### [Work to be completed]
For the records below, tally the lines that contain "Tanzania" and give only that number.

### [Information given]

+ + + +

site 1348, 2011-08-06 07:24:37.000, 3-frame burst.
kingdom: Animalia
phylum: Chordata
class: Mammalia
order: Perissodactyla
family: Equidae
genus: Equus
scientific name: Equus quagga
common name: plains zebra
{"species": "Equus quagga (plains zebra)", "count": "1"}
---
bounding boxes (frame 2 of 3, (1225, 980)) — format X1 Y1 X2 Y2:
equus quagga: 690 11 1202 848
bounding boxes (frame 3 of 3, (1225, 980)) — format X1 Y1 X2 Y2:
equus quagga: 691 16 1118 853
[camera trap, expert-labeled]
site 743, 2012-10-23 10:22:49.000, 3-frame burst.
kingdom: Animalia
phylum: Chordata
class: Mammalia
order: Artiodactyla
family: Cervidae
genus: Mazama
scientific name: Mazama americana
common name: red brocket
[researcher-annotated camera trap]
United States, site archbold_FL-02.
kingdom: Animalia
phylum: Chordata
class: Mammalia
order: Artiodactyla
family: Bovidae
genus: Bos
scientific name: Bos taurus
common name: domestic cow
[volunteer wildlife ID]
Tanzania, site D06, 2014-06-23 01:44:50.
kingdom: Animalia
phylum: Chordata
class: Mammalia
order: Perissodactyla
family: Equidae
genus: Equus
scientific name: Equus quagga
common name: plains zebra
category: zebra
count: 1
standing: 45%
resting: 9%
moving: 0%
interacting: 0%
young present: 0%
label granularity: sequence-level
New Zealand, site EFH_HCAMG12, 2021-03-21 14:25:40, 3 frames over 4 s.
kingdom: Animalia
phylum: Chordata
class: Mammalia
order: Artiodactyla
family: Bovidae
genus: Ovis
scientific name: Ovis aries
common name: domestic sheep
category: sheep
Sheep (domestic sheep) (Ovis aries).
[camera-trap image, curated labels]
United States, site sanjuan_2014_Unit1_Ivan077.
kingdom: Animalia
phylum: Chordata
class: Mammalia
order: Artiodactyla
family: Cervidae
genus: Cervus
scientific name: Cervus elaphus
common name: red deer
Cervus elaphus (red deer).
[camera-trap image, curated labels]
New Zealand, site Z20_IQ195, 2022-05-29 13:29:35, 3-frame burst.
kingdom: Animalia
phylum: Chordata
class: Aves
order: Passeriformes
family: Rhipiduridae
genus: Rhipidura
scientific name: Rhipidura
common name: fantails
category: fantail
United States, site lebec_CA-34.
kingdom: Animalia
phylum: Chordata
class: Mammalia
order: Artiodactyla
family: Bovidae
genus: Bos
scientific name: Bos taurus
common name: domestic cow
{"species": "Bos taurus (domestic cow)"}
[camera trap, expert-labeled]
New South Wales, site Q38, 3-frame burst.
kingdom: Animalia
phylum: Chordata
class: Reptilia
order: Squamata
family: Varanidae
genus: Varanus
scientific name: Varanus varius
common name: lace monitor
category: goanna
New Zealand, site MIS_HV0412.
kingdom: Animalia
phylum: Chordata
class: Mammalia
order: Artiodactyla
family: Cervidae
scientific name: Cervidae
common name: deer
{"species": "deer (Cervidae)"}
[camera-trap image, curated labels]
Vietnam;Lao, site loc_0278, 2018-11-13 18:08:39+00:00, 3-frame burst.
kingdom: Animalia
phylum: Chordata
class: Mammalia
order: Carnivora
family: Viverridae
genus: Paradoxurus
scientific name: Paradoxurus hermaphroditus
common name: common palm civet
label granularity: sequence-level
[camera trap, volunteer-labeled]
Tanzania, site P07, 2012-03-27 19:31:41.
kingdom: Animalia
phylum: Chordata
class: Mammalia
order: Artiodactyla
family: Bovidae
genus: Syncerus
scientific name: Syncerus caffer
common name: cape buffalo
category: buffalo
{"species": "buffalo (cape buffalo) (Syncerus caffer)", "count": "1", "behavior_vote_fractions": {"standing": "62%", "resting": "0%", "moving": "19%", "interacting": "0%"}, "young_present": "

+ + + +

### [Answer space]
2